How do you parse nested comments in pegjs?


I was wondering how do you parse comments (say, a la Haskell), in pegjs.

The goal:

{-
    This is a comment and should parse.
    Comments start with {- and end with -}.
    If you've noticed, I still included {- and -} in the comment.
    This means that comments should also nest
    {- even {- to -} arbitrary -} levels
    But they should be balanced
-}

For example, the following should not parse:

{- I am an unbalanced -} comment -}

But you should also have an escape mechanism:

{- I can escape comment \{- characters like this \-} -}

This sorta seems like parsing s-expressions, but with s-expressions, it's easy:

sExpression = "(" [^)]* ")"

Because the close parens is just one character and I can "not" it with the carrot.
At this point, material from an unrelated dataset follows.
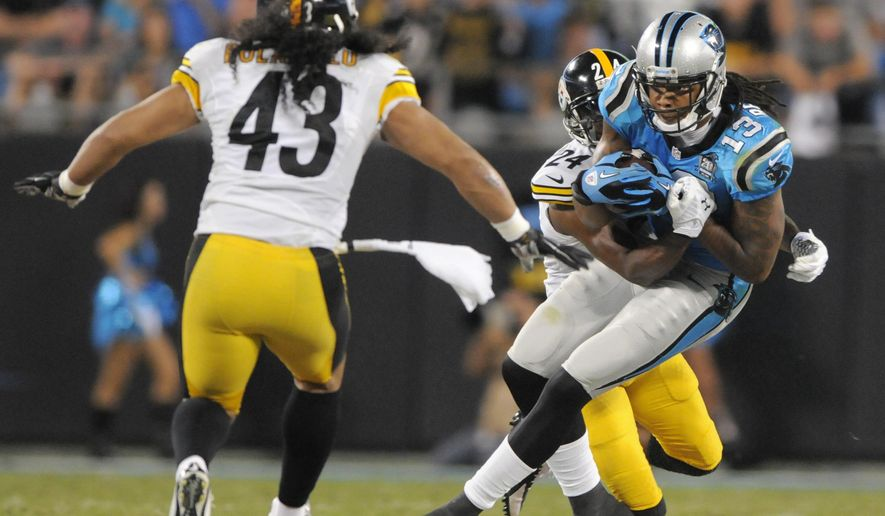 Carolina Panthers' Kelvin Benjamin (13) runs as Pittsburgh Steelers' Ike Taylor (24) wraps him up and Troy Polamalu (43) closes in during the first half of an NFL football game in Charlotte, N.C., Sunday, Sept. 21, 2014. (AP Photo/Mike McCarn)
As an aside, I'm wondering how one can "not" something that is longer than a single character in pegjs.

Thanks for your help.


Solution

  • This doesn't handle your escape mechanisms, but it should get you started (here's a link to see it live: pegedit; just click Build Parser and Parse at the top of screen.

    start = comment
    
    comment = COMSTART (not_com/comment)* COMSTOP
    
    not_com = (!COMSTOP !COMSTART.)
    
    COMSTART = '{-'
    
    COMSTOP = '-}'
    

    To answer your general question:

    As an aside, I'm wondering how one can "not" something that is longer than a single character in pegjs.

    The simple way is (!rulename .) where rulename is a another rule defined in your grammar. The ! rulename part just ensures that whatever's scanned next doesn't match rulename, but you still have to define something for the rule to match, which is why I included the ..